Между тем в наше время, хотя почти не осталось тех ересей, которые когда-то так волновали Церковь и были осуждены Вселенскими Соборами, или они утратили свою остроту и не ищут более с прежней напористостью адептов, — все же появляются разного рода новые разновидности их. Да и внутри самой Церкви возникают «веяния» или «движения», которые не всегда можно в полном смысле слова назвать ересями, поскольку они не выступают прямо против догматического учения Церкви, но которые, под предлогом якобы необходимых «реформ», подрывают самые основы христианского учения о вере и благочестии, стремясь сделать его «солью обуявшей» — бесплодным для христиан.
Это — так называемый «модернизм», или своевольное вольнодумство в тех или иных вопросах христианской веры и христианского благочестия, т. е. жизни по вере. Этот весьма лукавый модернизм, на который многие слишком легко смотрят, не видя в нем той губительной духовной опасности, какую он собой представляет, в наше лукавое время успешно распространяется благодаря «теплохладности» большинства современных христиан. Между тем это настоящий яд духовный, отравляющий и убивающий подлинную духовную жизнь и постепенно умерщвляющий христианские души.
В чем же сущность этого столь модного теперь модернизма?
В том, что он потакает всем человеческим страстям, отводя людей от сознания безусловной необходимости для спасения непрестанной и решительной борьбы со всеми страстьми и похотьми (см.: Мк. 8, 34–37 и Гал. 5, 24).
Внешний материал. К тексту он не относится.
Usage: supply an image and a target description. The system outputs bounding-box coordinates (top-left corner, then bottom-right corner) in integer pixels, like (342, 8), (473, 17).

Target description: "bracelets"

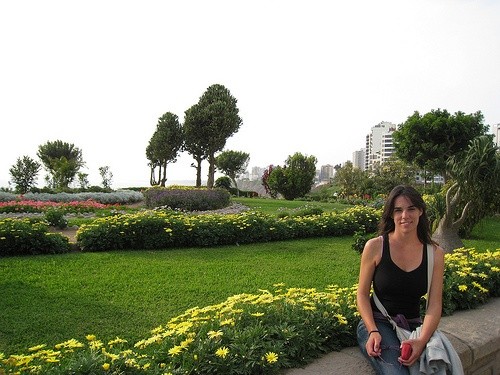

Модернисты весьма лукавы. Они не отвергают прямо ясных и категорических положений учений христианства, — они только не видят в Христовом учении и Предании Св. Церкви, основанном на этом учении, ничего прочного, незыблемого, непоколебимого: по их мнению, все можно как-то «смягчить», видоизменить, приспособить к страстям человеческим, примирить с миром сим, во зле лежащим. Иными словами, модернизм — это религия неограниченного компромисса, для которой все можно, все позволено. Это — не чистое вино Христовой истины, а вино, разбавленное водой, как это делают нечестные, корыстные корчемники, по яркому образу, употребляемому в Священном Писании.
Это — «нео-христианство», как некоторые из них сами его называют, христианство «розовое», прекраснодушно-сентиментальное, слабое, разжиженное, лишенное силы и благодати Божией, «соль обуявшая», по выражению Евангелия. На модернизм особенно падки все те, кому чуждо подлинное христианство с его строгими нравственными требованиями, с его аскетическим духом и строем жизни, с его непримиримостью ко злу диавольскому, для кого отступивший от Христа мир — «свой».
Этим жутким, по существу, путем пошла часть нашего российского духовенства в предреволюционные годы, которая настойчиво требовала «реформ» в нашей Церкви, обзывая всех противников этих «реформ» «ретроградами», «мракобесами», «черносотенцами», которая, более чем в Бога, веровала в «прогресс человечества», в установление «Царства Божия на земле». Требуя всяческих «свобод» и желая разметать все ограничительные преграды для человеческих страстей и похотей, эти люди, явно потерявшие здравый разум, воспользовавшись всеобщей разрухой в годы революции, попытались создать какую-то новую «церковь» на месте существовавшей прежде в России, назвав ее «живой церковью», как будто наша исконная Российская Православная Церковь была мертвой. Однако наш православный русский народ, сохранивший еще здоровое религиозно-нравственное сознание, решительно отверг эту лже-Церковь, так же, как и возникшее затем «обновленчество», и эти лукавые начинания, несмотря на мощную поддержку богоборческой власти, обрадовавшейся возможности развалить Церковь, блистательно провалились.
Но яд модернизма уже был пущен и начал распространяться повсюду, отравляя души людей. Проник он и за границу: и в среду русской эмиграции, и среди других Поместных Православных Церквей, везде принося свои пагубные плоды и убивая подлинную духовную жизнь, которая заменялась дешевыми суррогатами, гармонировавшими со страстно-греховной человеческой природой.
В России, захваченной и оскверненной лютыми богоборцами, яд модернизма так отравил души вкусивших его священнослужителей, что довел их до самых тяжких смертных грехов — блуда и человекоубийства. Достаточно вспомнить ставшего в свое время «притчею во языцех» живоцерковного лже-митрополита Александра Введенского, которого верующий русский народ остроумно прозвал «митрополитом Содомским и Гоморрским», и тех живоцерковных лже-пастырей, которые предавали большевикам на смерть истинных служителей Церкви Христовой, начиная со сщмч. Вениамина, митрополита Петроградского и кончая многими другими подлинными исповедниками веры и ревнителями истинной Церкви.